I have a list of origins and destinations along with their geo coordinates. I need to calculate the minimum distance for each origin to the destinations.
Below is my code:
import pyspark.sql.functions as F
from haversine import haversine_vector, Unit
data1 = [("A", (45.7597, 4.8422)), ("B", (46.7431, 5.8422))]
columns1 = ["Origin", "Origin_Geo"]
df1 = spark.createDataFrame(data=data1, schema=columns1)
data2 = [("Destin1", (48.8567, 2.3508)), ("Destin2", (40.7033962, -74.2351462))]
columns2 = ["Destination", "Destination_Geo"]
df2 = spark.createDataFrame(data=data2, schema=columns2)
df = df1.crossJoin(df2)
df.withColumn(
"Distance", haversine_vector(F.col("Origin_Geo"), F.col("Destination_Geo"))
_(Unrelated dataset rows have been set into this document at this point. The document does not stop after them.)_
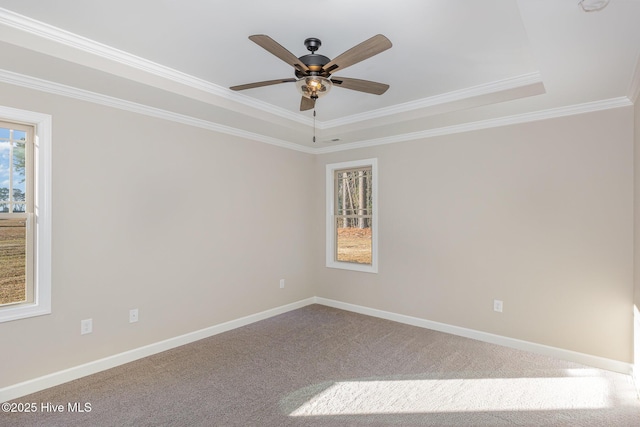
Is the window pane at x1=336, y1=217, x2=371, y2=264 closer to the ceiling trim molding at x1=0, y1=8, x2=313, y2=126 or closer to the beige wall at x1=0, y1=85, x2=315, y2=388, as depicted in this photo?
the beige wall at x1=0, y1=85, x2=315, y2=388

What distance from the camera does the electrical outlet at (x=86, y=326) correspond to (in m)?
2.94

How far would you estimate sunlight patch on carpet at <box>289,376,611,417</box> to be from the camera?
8.16 ft

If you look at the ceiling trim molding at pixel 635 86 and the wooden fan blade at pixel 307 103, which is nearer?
the ceiling trim molding at pixel 635 86

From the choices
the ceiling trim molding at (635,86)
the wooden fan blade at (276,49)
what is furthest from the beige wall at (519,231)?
the wooden fan blade at (276,49)

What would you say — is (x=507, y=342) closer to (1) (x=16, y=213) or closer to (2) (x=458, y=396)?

).groupBy("Origin").agg(F.min("Distance").alias("Min_Distance")).show()
I got error like below:
IndexError: too many indices for array: array is 0-dimensional, but 2 were indexed
my question is:
it seems that there is something wrong with
withColumn('Distance', haversine_vector(F.col('Origin_Geo'), F.col('Destination_Geo')))
. I do not know why. (I'm new to pyspark..)I have a long list of origins and destinations (both over 30K). Cross join generate numerous combinations of origins and destinations. I wonder if there is any more efficient way to get the min distance?
Thanks a lot in advance.